The Art of Rejection
Dealing with mixed signals...What is going on in his mind?
by Annemarie Dooling
When it comes to rejection, is it easier to lie than it is to be realistic? Are we sending out mixed signals to each other, when we could be speaking the same language, and communicating directly?
This past week I came in contact with a few friends at a nearby coffee shop. A new face was with them--a face I decided I really wanted to get to know. We were introduced, and before long, separated ourselves from the group, and situated in a dimly lit corner. Our ambitions were similar, the conversation was flowing faster than the coffee, and we were attracted to each other; everything seemed in line for a second meeting. As the night was ending, me, being the aggressive, independent woman that I am, made the mood. I asked him if he was free the coming weekend to see a movie we had discussed during our conversation. His answer was shaky, he replied letting me know he might have somewhere to be, I accepted the answer, and we exchanged contact information.
The boy contacted me, by e-mail, a few days later, and we picked up where the conversation left off. Since I hadn't heard from him for awhile, I had all but erased him from my memory, but now it seemed as if he was interested again, in fact, he seemed more than interested, throwing compliments my way, and responding speedily. A few correspondences later, and I made attempt two. I had an opening to go to that weekend, and I let him know, I thought he would enjoy it, and he should come with me. This time, his reply seemed clear. He let me know that he "probably" had plans that night with his friend [insert female name here]. Yes, that came out loud and clear. Whenever I don't really want to spend time with someone, I invent an excuse. If it's a member of the opposite sex that I want to, sort of, shoo-away, I give them a reason to stay away. In this case, the reason for me to stay away was [insert female name here]. I saw this as my cue to leave the boy be.
The day after this happened, I went to work, and of course, told my story to a female coworker. She agreed with my understanding, and said it was probably best to just assume he was no longer interested. Maybe he was flighty, maybe he was dating someone, whatever the case, my work there was complete. A male coworker, overhearing the situation, pronounced our decisions as wrong. His feelings were that the guy probably did have other plans, the weekend was two days away, after all, and not to take it personally. Another male coworker also chimed in, announcing that this was his way of making me jealous, to make me stick around. His thoughts were that, if this guy could make me see that other females are attracted to him, it would make me even more interested, and stick around, even though he may have to turn down my current plans ... or else he wouldn't have given the friends name, and shown it was a female.
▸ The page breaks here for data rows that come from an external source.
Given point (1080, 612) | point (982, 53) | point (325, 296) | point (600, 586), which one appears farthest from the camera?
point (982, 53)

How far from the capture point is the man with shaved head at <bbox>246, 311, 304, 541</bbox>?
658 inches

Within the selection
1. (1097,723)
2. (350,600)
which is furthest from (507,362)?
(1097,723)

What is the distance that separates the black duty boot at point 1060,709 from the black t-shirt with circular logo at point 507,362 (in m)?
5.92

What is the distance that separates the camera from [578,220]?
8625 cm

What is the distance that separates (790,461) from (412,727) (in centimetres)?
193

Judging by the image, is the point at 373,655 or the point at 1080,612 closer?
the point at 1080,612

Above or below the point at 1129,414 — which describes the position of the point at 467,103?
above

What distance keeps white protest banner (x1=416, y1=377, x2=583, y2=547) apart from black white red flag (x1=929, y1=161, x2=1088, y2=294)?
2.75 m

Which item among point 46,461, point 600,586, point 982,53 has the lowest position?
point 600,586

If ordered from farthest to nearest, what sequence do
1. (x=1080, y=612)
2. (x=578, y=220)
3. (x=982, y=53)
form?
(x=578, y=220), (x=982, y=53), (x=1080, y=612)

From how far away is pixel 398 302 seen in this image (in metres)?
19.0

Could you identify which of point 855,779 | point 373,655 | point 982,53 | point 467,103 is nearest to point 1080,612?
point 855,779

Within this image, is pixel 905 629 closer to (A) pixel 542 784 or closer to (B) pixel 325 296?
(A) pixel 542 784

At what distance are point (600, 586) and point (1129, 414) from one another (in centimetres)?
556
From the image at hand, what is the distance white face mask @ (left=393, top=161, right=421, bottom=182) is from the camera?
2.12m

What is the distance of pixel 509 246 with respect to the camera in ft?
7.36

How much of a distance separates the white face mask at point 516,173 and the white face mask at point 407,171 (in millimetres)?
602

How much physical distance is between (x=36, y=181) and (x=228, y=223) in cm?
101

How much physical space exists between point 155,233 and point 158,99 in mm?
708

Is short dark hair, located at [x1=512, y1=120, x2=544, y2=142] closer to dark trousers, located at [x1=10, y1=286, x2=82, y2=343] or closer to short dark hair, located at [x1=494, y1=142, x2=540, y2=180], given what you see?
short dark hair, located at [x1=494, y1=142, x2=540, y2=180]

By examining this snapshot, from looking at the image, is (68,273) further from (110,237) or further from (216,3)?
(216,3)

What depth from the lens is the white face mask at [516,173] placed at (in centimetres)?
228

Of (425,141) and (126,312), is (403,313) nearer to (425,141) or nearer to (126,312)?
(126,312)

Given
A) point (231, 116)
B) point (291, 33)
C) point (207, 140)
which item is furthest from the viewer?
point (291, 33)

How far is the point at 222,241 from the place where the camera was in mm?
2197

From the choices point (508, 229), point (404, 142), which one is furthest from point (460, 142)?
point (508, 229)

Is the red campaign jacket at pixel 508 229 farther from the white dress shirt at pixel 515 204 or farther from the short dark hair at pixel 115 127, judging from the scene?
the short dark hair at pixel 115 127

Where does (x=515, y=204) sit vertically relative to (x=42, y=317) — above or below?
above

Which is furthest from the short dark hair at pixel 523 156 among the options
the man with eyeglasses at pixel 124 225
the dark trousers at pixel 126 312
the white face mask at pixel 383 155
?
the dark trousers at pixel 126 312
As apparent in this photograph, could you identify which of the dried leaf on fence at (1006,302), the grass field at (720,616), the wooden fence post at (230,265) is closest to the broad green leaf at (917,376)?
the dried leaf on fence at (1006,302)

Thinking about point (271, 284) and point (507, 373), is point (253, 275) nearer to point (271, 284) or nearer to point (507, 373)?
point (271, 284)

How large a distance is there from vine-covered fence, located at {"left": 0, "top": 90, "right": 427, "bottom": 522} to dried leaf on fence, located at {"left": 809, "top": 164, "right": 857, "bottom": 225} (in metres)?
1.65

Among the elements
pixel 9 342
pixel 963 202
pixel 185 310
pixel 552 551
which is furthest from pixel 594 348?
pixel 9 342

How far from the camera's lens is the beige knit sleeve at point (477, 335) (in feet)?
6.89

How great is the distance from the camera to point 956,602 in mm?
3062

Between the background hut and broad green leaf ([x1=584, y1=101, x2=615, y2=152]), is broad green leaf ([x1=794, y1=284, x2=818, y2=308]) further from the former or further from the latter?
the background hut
With this rejection overload, I went home, after work, and decided to sort things out for myself. Miscommunications, or not, the fact was that he was not coming out with me that weekend, and that was okay with me, but it made me wonder about myself. The fact that this one action was taken three different ways was really interesting, and it made me realize why the signals I throw out to men are rarely taken for what I mean them to be. I look back, after this situation, and remember times I had come up with excuses, for not meeting with boys, two and three times, and wondered why they hadn't taken the hint. Now I know, rejection is different for everyone.
Would it have been easier for me to tell these boys that I wasn't into hanging out with them? Maybe it would have been easier on me, but, would I have liked to hear from someone that they had absolutely no interest in seeing me? I'm sure I would get over it, but the sting to the ego probably wouldn't be pretty. However, I'm sure it would have saved everyone in my current situation a lot of brain cells to hear the simple truth, whatever it might have been. I think the lesson I learned here is that the truth is not overrated, as cliche as it might be. If you are not interested in someone, maybe that's what they need to hear. If you are, but can't make plans this time, maybe those words should come out. Being direct, and honest, is always the best policy. In a world where words are weapons, they also work wonders for good old fashioned communicating.